Documenta schafft Verbindungen

Die Documenta zeigt Verbindungen zwischen “innen” und aussen”. Allenthalben schafft die Documenta Beziehungen, setzt Denkanstöße stellt Fragen. Antworten gibt sie nicht. Es gibt bei Kunst auch kein “richtiges Verstehen”. Ein Kunstwerk steht oftmals für sich selbst und erzeugt erst in 2. 3. oder gar 5. Instanz Tantiemen, die Menschen das Leben besser verstehen lassen. Sogar das Unverständnis kann eine Reaktion sein, die etwas auslöst und das ist das interessante an Kunst. Die Documenta in Kassel ist eine Einladung zum schauen, staunen und sehen. Voll Lust, die nach 100 Tagen vergangen sein wird und vielen Menschen erst die Augen öffnet für wirtschaftsethische Geschäftsmodelle, die Werte, Kunst und Kommerz kombinieren, ohne bei Werten gleich an Nährwerte oder Enzyme zu denken. Vielmehr regt die Documenta an, über den Tellerrand bisheriger und stark auf Verkauf focussierter Geschäftspolitik zu denken, jene Prinzipien ansaen zu lernen, die viel mit dem Wert der Zeit und Geschäftsmodellen zu tun haben, die auf Tradition und Weitergabe von Werten basieren.

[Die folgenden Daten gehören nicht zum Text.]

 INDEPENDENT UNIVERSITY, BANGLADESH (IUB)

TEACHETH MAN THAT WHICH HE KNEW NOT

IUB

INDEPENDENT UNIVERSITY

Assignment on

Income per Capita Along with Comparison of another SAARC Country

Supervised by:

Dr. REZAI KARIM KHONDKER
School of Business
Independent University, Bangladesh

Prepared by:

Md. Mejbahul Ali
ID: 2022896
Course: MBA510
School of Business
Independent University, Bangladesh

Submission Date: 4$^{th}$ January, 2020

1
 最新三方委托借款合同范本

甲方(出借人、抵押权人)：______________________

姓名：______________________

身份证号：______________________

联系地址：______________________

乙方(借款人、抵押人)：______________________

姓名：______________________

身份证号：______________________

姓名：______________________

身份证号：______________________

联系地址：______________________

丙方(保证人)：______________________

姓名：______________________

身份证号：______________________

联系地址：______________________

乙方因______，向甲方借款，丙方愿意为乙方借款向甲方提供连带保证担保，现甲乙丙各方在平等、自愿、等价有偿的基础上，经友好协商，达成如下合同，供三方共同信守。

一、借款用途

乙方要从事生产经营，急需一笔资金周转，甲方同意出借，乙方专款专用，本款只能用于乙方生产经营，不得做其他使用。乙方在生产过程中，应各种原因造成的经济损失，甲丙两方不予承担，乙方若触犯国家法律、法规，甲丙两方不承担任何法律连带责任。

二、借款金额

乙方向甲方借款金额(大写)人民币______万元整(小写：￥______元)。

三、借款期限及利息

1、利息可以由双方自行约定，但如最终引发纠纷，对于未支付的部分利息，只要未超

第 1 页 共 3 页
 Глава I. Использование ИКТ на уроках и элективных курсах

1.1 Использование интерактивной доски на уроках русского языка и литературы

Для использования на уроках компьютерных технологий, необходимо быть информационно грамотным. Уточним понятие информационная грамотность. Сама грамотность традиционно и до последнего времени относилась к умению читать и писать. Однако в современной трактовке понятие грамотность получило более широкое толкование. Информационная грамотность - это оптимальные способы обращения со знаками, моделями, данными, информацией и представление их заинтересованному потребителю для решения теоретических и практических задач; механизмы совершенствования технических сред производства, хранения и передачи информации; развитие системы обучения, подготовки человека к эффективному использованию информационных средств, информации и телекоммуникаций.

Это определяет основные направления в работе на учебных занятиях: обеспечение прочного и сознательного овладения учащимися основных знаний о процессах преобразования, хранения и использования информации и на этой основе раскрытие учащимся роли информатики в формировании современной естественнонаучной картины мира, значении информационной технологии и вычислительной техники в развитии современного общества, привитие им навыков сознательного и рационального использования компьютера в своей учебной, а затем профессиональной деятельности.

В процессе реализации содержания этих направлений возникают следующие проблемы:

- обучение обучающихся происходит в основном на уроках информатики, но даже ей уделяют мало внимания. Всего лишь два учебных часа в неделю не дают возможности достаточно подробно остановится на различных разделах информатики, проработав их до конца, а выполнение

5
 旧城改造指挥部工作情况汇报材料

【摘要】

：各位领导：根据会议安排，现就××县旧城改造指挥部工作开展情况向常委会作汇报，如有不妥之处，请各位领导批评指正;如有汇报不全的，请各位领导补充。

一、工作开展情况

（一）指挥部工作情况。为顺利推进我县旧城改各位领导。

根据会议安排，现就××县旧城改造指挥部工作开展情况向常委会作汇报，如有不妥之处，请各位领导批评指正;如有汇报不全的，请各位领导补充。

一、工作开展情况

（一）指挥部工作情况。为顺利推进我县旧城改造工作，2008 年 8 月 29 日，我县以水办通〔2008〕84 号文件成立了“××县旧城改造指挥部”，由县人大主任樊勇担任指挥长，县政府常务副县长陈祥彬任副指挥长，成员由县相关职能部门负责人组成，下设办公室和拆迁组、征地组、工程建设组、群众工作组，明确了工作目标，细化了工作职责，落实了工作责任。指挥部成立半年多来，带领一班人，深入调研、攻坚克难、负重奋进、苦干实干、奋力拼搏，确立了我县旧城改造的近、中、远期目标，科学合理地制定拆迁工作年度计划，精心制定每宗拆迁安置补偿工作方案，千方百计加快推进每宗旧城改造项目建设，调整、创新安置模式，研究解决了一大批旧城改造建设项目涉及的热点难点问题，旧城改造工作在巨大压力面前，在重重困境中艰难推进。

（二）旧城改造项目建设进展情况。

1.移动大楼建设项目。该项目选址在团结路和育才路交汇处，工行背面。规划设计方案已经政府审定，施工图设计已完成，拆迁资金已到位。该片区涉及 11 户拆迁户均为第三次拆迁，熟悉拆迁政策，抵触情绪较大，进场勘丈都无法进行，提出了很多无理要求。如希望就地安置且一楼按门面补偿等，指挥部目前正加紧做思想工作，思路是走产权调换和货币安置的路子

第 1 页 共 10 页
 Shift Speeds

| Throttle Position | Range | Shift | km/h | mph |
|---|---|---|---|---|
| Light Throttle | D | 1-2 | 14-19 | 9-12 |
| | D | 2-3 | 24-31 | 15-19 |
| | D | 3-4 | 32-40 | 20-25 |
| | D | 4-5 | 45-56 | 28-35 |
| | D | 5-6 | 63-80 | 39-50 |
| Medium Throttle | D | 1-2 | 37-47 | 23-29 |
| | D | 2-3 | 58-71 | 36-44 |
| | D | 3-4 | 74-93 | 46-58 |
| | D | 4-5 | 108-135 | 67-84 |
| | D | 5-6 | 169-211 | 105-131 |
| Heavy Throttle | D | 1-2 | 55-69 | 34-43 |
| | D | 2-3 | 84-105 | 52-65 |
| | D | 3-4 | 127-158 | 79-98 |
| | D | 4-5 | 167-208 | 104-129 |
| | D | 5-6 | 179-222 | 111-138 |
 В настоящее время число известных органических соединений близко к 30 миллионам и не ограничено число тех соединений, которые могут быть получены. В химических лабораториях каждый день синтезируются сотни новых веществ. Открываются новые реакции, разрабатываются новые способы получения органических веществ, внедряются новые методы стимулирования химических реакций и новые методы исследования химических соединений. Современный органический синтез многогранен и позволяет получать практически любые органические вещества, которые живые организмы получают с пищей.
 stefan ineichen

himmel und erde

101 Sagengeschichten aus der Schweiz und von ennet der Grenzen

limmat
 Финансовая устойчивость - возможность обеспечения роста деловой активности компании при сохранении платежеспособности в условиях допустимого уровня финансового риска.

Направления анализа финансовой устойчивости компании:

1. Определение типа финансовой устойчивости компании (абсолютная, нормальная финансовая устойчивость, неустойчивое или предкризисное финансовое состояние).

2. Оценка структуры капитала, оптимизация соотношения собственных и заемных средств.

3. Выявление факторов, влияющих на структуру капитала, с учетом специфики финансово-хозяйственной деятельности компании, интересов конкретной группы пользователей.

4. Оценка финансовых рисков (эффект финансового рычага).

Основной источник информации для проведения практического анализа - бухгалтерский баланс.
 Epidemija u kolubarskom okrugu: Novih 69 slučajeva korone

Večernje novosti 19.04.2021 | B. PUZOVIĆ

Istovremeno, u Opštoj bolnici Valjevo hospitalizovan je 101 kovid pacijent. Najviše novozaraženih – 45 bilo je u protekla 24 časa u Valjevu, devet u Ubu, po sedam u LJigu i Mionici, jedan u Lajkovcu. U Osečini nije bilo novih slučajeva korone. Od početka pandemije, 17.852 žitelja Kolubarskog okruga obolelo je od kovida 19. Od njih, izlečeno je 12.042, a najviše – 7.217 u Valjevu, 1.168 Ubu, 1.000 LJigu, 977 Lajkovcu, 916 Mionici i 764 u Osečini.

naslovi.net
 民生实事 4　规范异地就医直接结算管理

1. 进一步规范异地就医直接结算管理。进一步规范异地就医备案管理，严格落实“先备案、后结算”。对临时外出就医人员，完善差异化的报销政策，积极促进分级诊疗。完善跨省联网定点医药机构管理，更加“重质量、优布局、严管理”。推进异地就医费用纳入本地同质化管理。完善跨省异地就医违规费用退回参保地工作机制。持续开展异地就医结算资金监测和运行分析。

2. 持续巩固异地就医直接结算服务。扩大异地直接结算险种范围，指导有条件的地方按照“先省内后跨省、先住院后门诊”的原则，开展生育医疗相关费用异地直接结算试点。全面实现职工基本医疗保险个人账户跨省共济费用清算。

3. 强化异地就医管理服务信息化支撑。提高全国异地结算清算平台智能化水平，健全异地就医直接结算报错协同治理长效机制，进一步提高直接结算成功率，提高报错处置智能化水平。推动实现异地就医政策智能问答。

Bewusstsein für die “optische Gesellschaft”

Die Documenta lässt sich exzellent als Gesprächsaufhänger begreifen, die Gesellschaft zu hinterfragen, die nicht auf “inneren Werten” basiert, sondern oftmals rein auf Oberflächlichkeit, Kindchenschema und TV. Man muss ja nicht gleich den Bezug von Optik zu Aromastoffen bringen, kann aber damit erste Brücken schlagen, ein Bewusstsein für Synästhetische Bezüge entwickeln und damit den innerlichen Wunsch, in dem was man auch immer tut, diese Bezüge und Querverbindungen auch wirtschaftsethisch nachverfolgen zu können. Die Documenta Kassel bietet damit ideale Basis, ein Weiterdenken anzustoßen, das vom Rind zum Kassler und gar bis Methan und Klimawandel reicht. Dies sind Fragen, die normalerweise ein Mensch, der “Kassler” isst, gar nicht fragt, weil er ausgelacht wird. Doch aller 5 Jahre ist es möglich genau diese Fragen zu stellen und damit auch Bewusstsein für Fastfood und Schnelllebigkeitsgesellschaft, mit entsprechendem Wunsch dafür Antworten zu finden, die in die Zeit passen.